● What is needed:
Reproduce the items verbatim, starting with the first line and continuing through the line containing "36V29L148 27V25H138V27H134L133 29H130L129".

Collected data:
※ ※ ※
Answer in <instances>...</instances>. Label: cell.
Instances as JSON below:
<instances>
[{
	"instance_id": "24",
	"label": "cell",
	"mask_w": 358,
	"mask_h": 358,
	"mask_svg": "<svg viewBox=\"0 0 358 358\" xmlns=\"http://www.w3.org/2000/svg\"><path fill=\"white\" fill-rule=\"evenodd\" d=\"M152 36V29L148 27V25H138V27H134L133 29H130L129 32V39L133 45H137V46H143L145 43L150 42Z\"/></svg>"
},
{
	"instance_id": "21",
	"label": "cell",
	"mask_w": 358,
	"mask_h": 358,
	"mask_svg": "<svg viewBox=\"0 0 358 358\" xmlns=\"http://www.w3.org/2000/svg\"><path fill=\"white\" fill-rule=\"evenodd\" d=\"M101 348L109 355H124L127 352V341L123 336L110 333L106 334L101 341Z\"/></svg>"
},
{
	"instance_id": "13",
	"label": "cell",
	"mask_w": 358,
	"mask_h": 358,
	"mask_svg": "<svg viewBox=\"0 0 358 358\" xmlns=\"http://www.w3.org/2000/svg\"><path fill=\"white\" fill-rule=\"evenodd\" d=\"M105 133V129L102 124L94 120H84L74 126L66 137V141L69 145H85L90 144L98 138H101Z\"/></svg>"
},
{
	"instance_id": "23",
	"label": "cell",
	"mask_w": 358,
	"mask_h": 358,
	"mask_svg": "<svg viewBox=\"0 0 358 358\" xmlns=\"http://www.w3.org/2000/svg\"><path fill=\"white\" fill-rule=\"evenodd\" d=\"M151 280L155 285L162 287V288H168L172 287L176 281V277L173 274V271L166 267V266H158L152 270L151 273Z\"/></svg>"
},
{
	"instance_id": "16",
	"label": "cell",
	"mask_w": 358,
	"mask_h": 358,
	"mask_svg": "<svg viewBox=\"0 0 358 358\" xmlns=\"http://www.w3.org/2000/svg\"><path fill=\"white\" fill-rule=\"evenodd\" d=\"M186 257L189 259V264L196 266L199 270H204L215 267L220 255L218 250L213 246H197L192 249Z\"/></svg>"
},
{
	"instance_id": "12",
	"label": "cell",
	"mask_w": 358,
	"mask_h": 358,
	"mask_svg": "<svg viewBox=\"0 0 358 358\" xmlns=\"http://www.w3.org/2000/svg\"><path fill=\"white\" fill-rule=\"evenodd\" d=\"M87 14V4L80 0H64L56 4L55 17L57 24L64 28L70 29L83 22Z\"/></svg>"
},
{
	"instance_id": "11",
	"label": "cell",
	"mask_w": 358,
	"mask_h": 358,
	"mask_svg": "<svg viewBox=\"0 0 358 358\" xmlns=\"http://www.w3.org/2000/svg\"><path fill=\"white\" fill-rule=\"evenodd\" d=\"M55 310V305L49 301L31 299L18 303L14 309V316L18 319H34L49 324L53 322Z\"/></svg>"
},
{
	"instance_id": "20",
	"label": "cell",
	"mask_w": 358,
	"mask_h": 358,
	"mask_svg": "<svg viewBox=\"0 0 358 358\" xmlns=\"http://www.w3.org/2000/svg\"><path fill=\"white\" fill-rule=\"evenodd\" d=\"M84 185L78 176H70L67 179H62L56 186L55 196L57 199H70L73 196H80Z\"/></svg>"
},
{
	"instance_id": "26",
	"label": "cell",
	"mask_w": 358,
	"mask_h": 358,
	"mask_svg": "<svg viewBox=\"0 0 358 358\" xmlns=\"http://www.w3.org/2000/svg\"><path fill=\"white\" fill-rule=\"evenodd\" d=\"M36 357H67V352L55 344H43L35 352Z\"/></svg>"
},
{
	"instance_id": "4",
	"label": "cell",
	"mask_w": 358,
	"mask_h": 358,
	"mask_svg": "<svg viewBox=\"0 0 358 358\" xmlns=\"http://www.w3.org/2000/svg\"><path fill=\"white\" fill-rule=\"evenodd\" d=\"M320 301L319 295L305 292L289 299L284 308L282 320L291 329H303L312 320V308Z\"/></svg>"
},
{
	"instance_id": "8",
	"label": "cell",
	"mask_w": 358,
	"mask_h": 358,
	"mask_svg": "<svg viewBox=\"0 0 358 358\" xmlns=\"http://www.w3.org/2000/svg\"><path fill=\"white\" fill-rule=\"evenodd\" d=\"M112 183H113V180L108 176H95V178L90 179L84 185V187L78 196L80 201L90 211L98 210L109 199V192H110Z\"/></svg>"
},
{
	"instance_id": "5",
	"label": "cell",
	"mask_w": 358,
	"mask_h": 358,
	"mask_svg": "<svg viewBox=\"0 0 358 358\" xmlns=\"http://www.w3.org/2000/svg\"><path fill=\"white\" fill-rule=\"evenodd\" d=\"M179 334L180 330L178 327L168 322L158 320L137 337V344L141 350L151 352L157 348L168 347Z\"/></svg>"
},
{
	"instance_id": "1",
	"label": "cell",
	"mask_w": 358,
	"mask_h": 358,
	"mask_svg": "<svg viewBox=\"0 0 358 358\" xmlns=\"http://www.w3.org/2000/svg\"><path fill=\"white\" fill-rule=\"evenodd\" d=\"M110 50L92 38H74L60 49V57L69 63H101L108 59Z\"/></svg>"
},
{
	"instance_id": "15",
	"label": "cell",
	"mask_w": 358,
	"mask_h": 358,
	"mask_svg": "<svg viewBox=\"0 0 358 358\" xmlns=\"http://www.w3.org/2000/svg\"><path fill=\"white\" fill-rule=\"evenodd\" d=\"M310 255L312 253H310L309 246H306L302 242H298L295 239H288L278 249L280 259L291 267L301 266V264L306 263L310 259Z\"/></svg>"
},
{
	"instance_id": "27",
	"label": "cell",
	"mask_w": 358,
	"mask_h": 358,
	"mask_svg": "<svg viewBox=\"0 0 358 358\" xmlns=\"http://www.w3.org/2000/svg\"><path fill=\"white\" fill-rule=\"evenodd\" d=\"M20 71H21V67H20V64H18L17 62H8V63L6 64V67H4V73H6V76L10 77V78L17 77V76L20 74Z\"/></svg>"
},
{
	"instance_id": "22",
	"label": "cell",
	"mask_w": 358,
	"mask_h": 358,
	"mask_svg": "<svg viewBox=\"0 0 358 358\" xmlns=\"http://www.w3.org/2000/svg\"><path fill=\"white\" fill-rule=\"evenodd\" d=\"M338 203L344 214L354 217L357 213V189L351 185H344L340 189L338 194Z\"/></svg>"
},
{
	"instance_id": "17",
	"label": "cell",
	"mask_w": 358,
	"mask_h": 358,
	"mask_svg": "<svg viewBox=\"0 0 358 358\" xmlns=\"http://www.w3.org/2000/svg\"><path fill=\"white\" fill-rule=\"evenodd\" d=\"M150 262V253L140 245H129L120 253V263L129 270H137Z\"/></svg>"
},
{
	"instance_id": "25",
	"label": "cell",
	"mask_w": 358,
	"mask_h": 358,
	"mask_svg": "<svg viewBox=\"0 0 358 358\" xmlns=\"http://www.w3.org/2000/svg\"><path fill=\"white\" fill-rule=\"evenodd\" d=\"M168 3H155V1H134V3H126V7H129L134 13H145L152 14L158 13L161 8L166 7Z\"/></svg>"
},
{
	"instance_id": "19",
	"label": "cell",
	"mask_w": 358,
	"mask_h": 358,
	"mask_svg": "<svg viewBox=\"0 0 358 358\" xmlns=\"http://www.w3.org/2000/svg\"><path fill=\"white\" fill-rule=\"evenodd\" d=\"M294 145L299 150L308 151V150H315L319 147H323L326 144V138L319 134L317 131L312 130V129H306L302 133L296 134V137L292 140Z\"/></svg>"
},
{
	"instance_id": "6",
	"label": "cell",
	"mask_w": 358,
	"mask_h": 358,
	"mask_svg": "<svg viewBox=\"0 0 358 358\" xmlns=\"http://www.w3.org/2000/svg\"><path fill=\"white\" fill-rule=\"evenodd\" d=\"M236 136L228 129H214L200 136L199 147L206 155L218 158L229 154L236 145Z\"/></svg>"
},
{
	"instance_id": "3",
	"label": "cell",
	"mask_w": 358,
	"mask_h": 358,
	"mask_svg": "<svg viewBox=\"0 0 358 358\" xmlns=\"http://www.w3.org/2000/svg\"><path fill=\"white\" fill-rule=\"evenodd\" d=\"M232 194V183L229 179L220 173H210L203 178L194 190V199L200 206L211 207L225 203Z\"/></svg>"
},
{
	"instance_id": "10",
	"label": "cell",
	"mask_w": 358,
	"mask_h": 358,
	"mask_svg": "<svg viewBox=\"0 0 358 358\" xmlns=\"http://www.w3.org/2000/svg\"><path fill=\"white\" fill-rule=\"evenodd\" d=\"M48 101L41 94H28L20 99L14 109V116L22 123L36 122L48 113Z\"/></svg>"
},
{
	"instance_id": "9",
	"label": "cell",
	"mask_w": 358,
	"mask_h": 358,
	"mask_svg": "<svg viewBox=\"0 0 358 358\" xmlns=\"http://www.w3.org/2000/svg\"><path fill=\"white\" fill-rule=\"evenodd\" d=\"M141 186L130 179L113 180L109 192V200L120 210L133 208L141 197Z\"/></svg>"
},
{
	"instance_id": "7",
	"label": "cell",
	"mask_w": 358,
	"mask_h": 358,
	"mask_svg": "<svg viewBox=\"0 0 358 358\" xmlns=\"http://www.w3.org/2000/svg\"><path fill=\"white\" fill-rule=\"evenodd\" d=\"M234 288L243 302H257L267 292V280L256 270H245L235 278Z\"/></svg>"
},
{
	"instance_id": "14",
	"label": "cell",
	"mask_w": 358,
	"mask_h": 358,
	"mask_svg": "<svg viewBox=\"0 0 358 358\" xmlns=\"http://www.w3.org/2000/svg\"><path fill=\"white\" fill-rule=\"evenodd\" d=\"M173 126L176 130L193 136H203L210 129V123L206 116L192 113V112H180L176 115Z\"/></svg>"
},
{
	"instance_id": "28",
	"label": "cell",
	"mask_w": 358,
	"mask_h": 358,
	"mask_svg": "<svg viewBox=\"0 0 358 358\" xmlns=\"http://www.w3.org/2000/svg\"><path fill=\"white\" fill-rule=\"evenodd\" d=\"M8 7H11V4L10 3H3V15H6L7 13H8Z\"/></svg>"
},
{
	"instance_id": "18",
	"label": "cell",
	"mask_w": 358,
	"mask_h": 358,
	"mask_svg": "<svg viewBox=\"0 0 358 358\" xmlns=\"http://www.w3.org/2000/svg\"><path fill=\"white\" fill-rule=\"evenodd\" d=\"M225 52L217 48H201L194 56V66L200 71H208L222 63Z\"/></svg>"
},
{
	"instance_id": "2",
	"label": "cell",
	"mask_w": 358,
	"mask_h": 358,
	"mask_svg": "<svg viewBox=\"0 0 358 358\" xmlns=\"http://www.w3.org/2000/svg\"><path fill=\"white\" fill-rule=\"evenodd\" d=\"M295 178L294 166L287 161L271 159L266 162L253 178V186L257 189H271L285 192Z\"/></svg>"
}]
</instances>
※ ※ ※
● Solution for this task:
Answer in <instances>...</instances>. Label: cell.
Instances as JSON below:
<instances>
[{
	"instance_id": "24",
	"label": "cell",
	"mask_w": 358,
	"mask_h": 358,
	"mask_svg": "<svg viewBox=\"0 0 358 358\" xmlns=\"http://www.w3.org/2000/svg\"><path fill=\"white\" fill-rule=\"evenodd\" d=\"M152 36V29L148 27V25H138V27H134L133 29H130L129 32V39L133 45H137V46H143L145 43L150 42Z\"/></svg>"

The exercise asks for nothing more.